__Source passage__:
----------------
Job Data Cleanup System¶

The EEMT infrastructure includes an automated job data cleanup system designed to manage disk space efficiently while preserving important job metadata for auditing and analysis.

Overview¶

The cleanup system provides intelligent data lifecycle management with the following key features:

Automated retention policies - Different policies for successful vs failed jobs
Selective data deletion - Preserves job configurations while removing output data
Configurable scheduling - Cron, systemd, or manual execution options
Container integration - Works seamlessly with Docker and Kubernetes deployments
API endpoints - RESTful interface for programmatic cleanup control

Quick Start

For most deployments, the default configuration works out of the box:

# Install automated cleanup (runs daily at 2 AM)
cd web-interface/
./setup_cleanup_cron.sh --user --method cron

System Architecture¶

graph TB
    subgraph "Cleanup Components"
        JCM[JobCleanupManager<br/>Core Python Class]
        CS[cleanup_jobs.py<br/>CLI Script]
        API[FastAPI Endpoint<br/>/api/cleanup]
        CRON[Cron/Systemd<br/>Schedulers]
    end

    subgraph "Data Storage"
        DB[(SQLite Database<br/>jobs.db)]
        FS[File System<br/>uploads/ & results/]
    end

    subgraph "Cleanup Process"
----------------
__Available records__:
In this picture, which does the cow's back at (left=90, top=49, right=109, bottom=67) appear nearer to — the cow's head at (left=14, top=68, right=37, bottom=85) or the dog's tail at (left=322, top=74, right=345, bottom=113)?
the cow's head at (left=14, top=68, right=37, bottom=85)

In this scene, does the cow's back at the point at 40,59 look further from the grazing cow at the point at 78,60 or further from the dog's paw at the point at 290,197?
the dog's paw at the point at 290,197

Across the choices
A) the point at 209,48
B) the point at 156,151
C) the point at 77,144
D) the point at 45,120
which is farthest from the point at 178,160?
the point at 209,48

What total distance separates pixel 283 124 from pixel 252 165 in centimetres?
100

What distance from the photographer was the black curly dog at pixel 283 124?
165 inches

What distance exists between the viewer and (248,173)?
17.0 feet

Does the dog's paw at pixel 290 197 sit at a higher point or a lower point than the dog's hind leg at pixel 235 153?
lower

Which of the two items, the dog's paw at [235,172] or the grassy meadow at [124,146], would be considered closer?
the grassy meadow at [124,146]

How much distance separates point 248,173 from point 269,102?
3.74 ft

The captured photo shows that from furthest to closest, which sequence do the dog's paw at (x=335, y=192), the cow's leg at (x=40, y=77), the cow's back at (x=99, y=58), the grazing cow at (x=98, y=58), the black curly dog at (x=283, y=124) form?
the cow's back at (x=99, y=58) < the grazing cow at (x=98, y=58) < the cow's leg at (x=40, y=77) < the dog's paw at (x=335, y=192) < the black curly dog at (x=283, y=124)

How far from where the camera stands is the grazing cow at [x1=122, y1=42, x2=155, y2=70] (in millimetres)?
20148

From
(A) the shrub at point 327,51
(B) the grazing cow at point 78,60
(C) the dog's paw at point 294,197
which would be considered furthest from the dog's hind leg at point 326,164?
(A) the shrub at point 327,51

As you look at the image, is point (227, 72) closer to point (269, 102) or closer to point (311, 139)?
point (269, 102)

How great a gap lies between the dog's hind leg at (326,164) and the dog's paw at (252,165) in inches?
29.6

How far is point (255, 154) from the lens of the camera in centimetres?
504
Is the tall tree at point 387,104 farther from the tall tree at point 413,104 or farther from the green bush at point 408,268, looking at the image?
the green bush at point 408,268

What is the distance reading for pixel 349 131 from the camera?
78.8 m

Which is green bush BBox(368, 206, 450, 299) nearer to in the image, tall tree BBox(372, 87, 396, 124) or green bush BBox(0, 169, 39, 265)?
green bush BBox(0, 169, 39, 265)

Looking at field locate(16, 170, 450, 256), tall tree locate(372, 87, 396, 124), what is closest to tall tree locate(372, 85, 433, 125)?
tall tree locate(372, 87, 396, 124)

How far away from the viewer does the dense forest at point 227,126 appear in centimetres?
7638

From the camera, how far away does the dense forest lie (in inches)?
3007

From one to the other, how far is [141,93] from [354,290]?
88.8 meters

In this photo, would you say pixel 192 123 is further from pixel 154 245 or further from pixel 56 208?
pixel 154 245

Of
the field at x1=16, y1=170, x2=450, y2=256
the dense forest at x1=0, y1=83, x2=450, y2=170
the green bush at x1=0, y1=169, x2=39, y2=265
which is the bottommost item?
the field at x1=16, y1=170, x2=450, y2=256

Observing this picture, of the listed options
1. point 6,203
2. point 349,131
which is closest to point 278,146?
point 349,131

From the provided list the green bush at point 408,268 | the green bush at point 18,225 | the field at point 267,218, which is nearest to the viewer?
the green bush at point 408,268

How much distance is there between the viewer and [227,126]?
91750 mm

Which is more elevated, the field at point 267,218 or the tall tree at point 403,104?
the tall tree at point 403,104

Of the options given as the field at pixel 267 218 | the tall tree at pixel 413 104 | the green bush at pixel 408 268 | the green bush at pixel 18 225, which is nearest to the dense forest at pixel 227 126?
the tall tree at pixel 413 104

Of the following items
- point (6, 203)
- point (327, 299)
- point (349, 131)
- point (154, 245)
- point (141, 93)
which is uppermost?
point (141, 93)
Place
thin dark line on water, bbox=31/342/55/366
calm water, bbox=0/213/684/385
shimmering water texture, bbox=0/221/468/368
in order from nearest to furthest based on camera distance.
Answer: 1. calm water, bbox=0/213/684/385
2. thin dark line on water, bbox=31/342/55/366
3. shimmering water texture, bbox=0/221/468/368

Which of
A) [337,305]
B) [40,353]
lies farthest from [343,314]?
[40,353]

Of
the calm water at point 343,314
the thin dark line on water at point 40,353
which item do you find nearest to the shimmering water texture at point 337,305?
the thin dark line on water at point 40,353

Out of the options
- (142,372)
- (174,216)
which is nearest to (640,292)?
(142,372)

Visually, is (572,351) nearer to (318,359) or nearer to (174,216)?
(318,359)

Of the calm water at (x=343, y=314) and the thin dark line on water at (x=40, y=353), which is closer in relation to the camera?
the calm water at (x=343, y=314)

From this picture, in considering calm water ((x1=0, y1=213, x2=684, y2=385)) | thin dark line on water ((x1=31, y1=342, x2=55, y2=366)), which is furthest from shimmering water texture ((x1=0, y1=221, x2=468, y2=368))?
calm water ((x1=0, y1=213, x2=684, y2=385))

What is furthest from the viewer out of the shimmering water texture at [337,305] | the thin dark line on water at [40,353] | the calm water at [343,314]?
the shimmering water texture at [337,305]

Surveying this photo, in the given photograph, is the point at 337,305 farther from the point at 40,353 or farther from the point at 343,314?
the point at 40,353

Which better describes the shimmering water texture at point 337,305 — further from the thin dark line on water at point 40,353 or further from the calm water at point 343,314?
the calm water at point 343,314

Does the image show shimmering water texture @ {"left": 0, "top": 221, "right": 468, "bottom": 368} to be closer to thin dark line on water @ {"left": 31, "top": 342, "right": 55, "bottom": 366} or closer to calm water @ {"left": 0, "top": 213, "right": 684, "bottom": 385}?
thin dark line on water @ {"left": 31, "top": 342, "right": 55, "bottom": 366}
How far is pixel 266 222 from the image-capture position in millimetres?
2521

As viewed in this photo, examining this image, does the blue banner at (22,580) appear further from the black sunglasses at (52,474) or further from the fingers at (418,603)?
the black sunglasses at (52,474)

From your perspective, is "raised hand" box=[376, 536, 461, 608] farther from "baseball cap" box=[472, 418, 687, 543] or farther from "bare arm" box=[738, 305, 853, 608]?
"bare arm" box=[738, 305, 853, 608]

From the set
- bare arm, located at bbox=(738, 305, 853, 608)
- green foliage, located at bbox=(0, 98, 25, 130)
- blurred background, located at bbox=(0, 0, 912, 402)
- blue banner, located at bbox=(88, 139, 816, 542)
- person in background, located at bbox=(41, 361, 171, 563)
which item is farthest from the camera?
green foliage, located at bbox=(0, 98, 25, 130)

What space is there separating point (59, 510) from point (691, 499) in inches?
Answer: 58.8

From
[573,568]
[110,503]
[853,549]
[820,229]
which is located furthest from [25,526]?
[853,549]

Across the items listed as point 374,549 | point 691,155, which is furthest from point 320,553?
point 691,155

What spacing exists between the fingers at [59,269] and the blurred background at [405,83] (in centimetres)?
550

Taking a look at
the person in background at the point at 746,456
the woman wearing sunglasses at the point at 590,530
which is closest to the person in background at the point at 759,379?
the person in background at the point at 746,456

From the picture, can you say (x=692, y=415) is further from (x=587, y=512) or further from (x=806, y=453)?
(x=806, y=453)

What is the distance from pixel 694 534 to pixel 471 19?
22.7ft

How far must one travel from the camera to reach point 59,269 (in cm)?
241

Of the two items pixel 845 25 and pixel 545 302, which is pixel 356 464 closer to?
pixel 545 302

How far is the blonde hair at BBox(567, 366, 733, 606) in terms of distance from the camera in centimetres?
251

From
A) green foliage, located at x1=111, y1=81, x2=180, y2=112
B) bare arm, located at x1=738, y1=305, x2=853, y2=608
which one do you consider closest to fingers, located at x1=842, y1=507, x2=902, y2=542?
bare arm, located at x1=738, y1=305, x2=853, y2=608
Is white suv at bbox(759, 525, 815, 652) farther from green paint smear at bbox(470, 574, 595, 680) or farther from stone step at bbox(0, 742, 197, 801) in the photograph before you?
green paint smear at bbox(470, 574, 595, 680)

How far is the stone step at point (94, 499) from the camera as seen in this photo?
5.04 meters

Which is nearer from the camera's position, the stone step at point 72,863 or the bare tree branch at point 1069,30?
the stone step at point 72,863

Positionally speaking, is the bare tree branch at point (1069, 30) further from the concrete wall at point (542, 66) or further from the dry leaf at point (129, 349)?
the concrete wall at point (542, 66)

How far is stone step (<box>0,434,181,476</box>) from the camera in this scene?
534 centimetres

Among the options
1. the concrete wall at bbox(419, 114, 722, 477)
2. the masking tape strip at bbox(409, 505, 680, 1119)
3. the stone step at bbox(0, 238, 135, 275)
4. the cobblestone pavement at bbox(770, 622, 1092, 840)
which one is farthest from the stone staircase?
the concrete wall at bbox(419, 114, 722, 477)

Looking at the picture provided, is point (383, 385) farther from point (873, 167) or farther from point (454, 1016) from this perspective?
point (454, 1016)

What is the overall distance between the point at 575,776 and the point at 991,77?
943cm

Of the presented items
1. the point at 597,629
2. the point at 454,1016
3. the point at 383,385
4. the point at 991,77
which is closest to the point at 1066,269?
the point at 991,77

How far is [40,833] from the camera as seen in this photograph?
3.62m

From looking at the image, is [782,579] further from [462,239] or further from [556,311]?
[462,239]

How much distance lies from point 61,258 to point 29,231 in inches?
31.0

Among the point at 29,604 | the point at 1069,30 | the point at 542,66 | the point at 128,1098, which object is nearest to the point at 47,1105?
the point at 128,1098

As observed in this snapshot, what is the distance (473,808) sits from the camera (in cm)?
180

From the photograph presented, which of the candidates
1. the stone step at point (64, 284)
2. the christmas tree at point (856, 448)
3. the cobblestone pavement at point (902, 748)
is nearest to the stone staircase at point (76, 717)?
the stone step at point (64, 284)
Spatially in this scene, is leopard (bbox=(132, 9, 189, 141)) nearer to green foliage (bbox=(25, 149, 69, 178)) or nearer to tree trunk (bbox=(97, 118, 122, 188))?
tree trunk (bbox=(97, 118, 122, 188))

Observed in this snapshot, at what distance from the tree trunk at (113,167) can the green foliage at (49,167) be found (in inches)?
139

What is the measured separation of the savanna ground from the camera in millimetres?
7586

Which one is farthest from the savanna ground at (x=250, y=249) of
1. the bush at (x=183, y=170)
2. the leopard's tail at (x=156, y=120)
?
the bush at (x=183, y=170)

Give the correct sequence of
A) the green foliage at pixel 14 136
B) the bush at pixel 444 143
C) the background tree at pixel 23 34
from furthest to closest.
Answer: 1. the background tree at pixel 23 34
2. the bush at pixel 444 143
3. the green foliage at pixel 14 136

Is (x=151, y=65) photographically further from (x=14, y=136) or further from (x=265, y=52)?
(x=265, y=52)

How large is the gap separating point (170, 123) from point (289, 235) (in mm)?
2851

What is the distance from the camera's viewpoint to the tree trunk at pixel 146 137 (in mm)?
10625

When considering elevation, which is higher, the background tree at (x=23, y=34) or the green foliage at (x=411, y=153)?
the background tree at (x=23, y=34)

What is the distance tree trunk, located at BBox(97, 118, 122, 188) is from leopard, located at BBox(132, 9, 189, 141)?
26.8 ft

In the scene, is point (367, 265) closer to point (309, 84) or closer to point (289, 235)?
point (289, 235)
----------------
__The tasks__:
1. Reproduce, without any change, the passage of the job cleanup documentation that begins with the words containing "Automated retention policies" and ends with "daily at 2 AM)".
2. Pick out every line in the rows above that contains the string "banner", and copy each one. Letter case must match.

__Answers to each task__:
1.
Automated retention policies - Different policies for successful vs failed jobs
Selective data deletion - Preserves job configurations while removing output data
Configurable scheduling - Cron, systemd, or manual execution options
Container integration - Works seamlessly with Docker and Kubernetes deployments
API endpoints - RESTful interface for programmatic cleanup control

Quick Start

For most deployments, the default configuration works out of the box:

# Install automated cleanup (runs daily at 2 AM)

2.
As viewed in this photo, examining this image, does the blue banner at (22,580) appear further from the black sunglasses at (52,474) or further from the fingers at (418,603)?
- blue banner, located at bbox=(88, 139, 816, 542)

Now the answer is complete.